# TEXTAUSZUG
=======

# Werbung verdeckt Homepageinhalt



## Jorden (7. Januar 2006)

Hallo,
habe meine Homepage bei funpic hochgeladen, doch die Werbung kommt immer genau in den i-frame wo der ganze Inhalt drin steckt. Da alles nicht so breit ist hat man keine Möglichkeit die Werbung zu schließen.
Gibt es einen Trick, dass ich die Werbung einfach nicht in den iframe kommt, sodass man sie auch rechts oben auf dem x wegschalten kann?
Hier meine Homepage: http://www.haltestelle-band.de.vu/
Danke


----------



## somsoc (7. Januar 2006)

Jorden am 07.01.2006 11:48 schrieb:
			
		

> Hallo,
> habe meine Homepage bei funpic hochgeladen, doch die Werbung kommt immer genau in den i-frame wo der ganze Inhalt drin steckt. Da alles nicht so breit ist hat man keine Möglichkeit die Werbung zu schließen.
> Gibt es einen Trick, dass ich die Werbung einfach nicht in den iframe kommt, sodass man sie auch rechts oben auf dem x wegschalten kann?
> Hier meine Homepage: http://www.haltestelle-band.de.vu/
> Danke



Servus,

ich würde an deiner Stelle erstmal schauen, ob solche Aktionen in den Funpic-AGB nicht ausgeschlossen  sind. Die Finanzieren sich doch über Werbung. Wenn jemand mit ihrer Werbung "rumspielt" finden sie das bestimmt nicht lustig.

mfg

Somsoc


----------



## bsekranker (7. Januar 2006)

Jorden am 07.01.2006 11:48 schrieb:
			
		

> http://www.haltestelle-band.de.vu/


Ich kann auf der Seite irgendwie gar keine Werbung erkennen. :-o

Vielleicht liegt's an Adblock?


----------



## HanFred (7. Januar 2006)

bsekranker am 07.01.2006 13:00 schrieb:
			
		

> Vielleicht liegt's an Adblock?


JA, natürlich. ich seh auch nix.


----------



## Jorden (7. Januar 2006)

Wenn man auf der Startseite bleibt kommt auch nichts, aber sobald man etwas anderes öffnet, z.B. Bilder kommt Werbung, bei mir zum Bsp..


Vielleicht ist es wirklich nicht gut zu tricksen, gibt es vielleicht einen kostenlosen Anbieter ohne Werbung? Ich brauche auch kaum Webspace, da ich die größeren Dateien demnächst auf meinen unendliche T-online Webspace lade.

Danke für eure Antworten!


----------



## frogmaster16 (8. Januar 2006)

=======

# DATENZEILEN
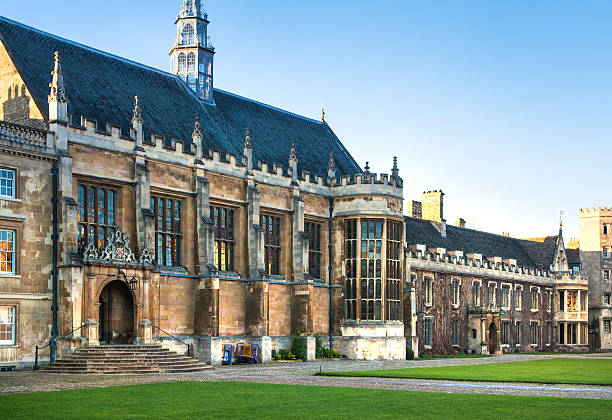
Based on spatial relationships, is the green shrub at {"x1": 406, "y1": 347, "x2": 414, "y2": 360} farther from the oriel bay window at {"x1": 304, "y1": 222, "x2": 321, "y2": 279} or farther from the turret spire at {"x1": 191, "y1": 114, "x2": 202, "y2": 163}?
the turret spire at {"x1": 191, "y1": 114, "x2": 202, "y2": 163}

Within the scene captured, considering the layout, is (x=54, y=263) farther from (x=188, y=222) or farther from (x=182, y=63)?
(x=182, y=63)

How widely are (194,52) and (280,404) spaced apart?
30881 millimetres

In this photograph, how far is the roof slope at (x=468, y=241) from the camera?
58.5 metres

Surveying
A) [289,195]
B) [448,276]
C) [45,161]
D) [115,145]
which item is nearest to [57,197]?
[45,161]

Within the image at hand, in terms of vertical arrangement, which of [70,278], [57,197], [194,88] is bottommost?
[70,278]

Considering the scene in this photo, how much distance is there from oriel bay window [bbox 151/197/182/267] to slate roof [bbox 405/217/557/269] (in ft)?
72.9

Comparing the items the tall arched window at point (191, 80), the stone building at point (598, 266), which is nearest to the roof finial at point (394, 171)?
the tall arched window at point (191, 80)

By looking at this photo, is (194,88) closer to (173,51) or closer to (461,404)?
(173,51)

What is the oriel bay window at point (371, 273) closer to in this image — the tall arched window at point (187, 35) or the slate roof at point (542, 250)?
the tall arched window at point (187, 35)

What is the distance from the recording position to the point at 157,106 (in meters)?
39.6

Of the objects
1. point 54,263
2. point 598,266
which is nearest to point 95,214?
point 54,263

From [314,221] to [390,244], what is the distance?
425 centimetres

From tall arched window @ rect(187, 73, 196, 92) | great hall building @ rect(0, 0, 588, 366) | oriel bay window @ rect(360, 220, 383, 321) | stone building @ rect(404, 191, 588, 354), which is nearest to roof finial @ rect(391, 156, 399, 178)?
great hall building @ rect(0, 0, 588, 366)

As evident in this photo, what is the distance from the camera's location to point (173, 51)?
149ft
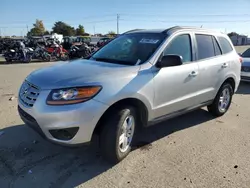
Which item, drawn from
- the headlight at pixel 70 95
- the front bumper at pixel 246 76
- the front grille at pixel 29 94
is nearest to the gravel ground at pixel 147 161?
the front grille at pixel 29 94

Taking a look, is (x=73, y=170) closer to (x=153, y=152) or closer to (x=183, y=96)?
(x=153, y=152)

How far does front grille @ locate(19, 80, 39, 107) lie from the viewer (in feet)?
9.56

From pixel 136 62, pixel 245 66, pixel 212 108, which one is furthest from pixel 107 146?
pixel 245 66

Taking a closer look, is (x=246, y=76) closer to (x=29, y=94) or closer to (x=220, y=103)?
(x=220, y=103)

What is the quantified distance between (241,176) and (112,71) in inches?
82.1

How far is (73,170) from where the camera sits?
3.07 m

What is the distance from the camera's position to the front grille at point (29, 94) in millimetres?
2914

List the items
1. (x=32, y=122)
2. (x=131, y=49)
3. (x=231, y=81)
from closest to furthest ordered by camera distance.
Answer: (x=32, y=122)
(x=131, y=49)
(x=231, y=81)

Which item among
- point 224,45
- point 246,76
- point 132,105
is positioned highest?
point 224,45

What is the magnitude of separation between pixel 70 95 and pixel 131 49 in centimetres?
150

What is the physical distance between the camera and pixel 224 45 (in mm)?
4988

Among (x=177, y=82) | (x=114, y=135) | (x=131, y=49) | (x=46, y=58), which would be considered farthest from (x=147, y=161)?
(x=46, y=58)

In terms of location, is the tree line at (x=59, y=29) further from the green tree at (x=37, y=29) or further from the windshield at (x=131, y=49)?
the windshield at (x=131, y=49)

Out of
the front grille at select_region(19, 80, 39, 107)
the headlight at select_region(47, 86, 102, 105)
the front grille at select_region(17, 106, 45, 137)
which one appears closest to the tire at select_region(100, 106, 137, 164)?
the headlight at select_region(47, 86, 102, 105)
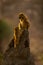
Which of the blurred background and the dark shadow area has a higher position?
the blurred background

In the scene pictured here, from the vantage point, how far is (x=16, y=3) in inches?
488

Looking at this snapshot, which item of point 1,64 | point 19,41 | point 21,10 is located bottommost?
point 1,64

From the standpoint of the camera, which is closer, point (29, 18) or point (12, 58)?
point (12, 58)

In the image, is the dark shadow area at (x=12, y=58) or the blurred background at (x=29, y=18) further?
the blurred background at (x=29, y=18)

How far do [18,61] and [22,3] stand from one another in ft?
22.5

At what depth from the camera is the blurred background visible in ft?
32.2

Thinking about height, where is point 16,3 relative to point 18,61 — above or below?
above

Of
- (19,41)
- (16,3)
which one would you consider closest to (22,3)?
(16,3)

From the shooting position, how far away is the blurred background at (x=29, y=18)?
9.82 m

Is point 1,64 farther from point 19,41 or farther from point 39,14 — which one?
point 39,14

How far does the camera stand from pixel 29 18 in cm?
1131

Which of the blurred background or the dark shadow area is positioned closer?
the dark shadow area

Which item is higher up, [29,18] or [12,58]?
[29,18]

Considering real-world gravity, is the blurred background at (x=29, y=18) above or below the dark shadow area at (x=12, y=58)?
above
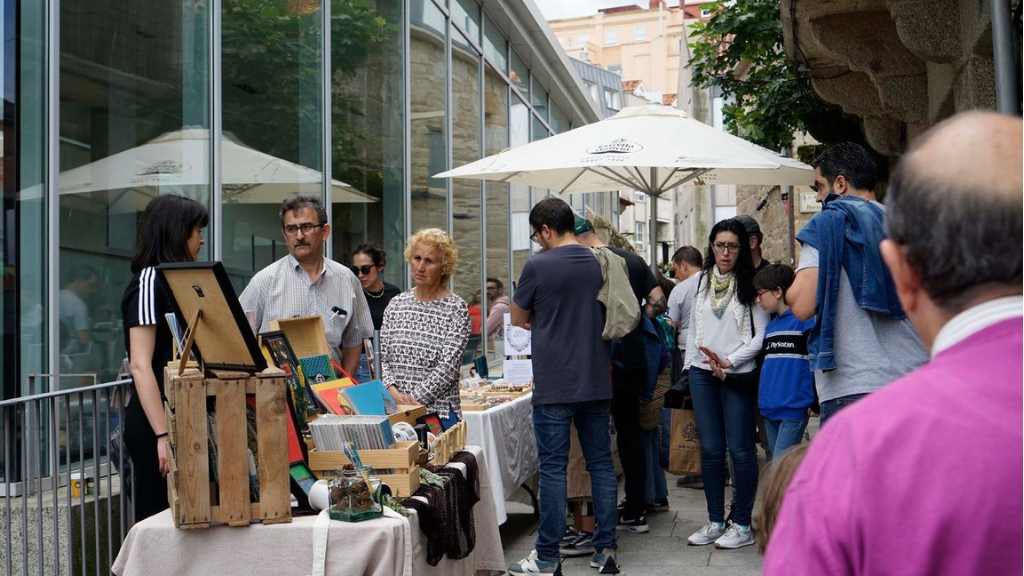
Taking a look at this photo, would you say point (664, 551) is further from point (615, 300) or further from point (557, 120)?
point (557, 120)

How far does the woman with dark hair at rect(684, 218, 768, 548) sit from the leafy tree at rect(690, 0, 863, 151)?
5.11 m

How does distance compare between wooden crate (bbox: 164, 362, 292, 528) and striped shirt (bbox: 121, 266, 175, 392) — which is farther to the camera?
striped shirt (bbox: 121, 266, 175, 392)

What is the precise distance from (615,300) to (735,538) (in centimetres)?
172

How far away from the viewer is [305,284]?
530 centimetres

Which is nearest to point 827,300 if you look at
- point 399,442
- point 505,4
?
point 399,442

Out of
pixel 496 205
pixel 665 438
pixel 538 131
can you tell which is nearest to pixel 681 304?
pixel 665 438

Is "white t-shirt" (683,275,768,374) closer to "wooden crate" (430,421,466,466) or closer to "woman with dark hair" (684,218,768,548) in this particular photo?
"woman with dark hair" (684,218,768,548)

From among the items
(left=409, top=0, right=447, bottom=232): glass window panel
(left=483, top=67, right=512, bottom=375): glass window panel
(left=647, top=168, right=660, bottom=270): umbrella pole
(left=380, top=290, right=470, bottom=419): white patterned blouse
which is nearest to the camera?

=======

# AUFGABEN
1. Beantworte diese Fragen zum Textauszug:
(a) Bei welchem Anbieter hat Jorden seine Homepage hochgeladen?
(b) Was sollte Jorden laut somsoc zuerst prüfen?
(c) Wohin will Jorden die größeren Dateien demnächst laden?
2. Aktualisiere den Abschnitt des Textauszugs, der mit "ich würde an" beginnt und nach "bestimmt nicht lustig." endet, und setze dabei "Funpic-Nutzungsbedingungen" anstelle von "Funpic-AGB".
Das Material steht für sich und gehört nicht zum Textauszug.

# ANTWORTEN JE AUFGABE
1.
(a) Bei funpic.
(b) Ob solche Aktionen in den Funpic-AGB ausgeschlossen sind.
(c) Auf seinen T-online-Webspace.

2.
ich würde an deiner Stelle erstmal schauen, ob solche Aktionen in den Funpic-Nutzungsbedingungen nicht ausgeschlossen  sind. Die Finanzieren sich doch über Werbung. Wenn jemand mit ihrer Werbung "rumspielt" finden sie das bestimmt nicht lustig.